§ What to do
Please start at the first line of the records beneath and quote each line exactly, ending with the line containing "genus: Lynx".

§ Task data
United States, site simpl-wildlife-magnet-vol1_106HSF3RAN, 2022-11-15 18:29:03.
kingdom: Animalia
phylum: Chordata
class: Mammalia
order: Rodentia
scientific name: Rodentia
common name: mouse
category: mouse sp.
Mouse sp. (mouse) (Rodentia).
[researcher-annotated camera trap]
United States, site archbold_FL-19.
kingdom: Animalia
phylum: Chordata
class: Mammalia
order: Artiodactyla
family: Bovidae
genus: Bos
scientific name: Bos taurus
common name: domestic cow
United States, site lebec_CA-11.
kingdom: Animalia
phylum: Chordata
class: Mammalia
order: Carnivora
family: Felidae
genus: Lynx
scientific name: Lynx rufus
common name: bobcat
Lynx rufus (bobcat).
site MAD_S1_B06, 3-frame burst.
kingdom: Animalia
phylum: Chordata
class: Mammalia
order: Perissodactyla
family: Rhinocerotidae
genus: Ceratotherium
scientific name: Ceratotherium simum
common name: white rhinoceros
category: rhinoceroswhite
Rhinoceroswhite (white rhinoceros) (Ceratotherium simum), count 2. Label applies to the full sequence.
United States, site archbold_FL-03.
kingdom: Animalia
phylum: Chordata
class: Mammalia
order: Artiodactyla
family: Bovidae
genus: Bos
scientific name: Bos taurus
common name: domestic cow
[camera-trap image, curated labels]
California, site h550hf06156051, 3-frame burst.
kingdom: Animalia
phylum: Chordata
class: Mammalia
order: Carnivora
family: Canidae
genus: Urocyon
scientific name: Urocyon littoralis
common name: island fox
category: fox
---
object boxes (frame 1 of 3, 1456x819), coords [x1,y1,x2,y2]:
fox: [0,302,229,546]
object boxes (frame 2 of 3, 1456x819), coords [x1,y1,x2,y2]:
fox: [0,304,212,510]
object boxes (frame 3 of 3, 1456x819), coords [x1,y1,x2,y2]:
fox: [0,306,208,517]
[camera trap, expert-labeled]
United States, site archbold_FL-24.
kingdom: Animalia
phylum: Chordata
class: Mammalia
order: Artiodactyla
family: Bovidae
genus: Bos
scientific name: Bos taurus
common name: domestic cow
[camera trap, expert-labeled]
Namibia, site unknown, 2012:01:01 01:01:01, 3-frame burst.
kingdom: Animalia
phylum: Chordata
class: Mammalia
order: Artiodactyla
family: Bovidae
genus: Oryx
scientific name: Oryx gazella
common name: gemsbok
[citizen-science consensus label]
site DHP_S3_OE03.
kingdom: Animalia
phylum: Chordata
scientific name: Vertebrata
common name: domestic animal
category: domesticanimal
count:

§ Response below
United States, site simpl-wildlife-magnet-vol1_106HSF3RAN, 2022-11-15 18:29:03.
kingdom: Animalia
phylum: Chordata
class: Mammalia
order: Rodentia
scientific name: Rodentia
common name: mouse
category: mouse sp.
Mouse sp. (mouse) (Rodentia).
[researcher-annotated camera trap]
United States, site archbold_FL-19.
kingdom: Animalia
phylum: Chordata
class: Mammalia
order: Artiodactyla
family: Bovidae
genus: Bos
scientific name: Bos taurus
common name: domestic cow
United States, site lebec_CA-11.
kingdom: Animalia
phylum: Chordata
class: Mammalia
order: Carnivora
family: Felidae
genus: Lynx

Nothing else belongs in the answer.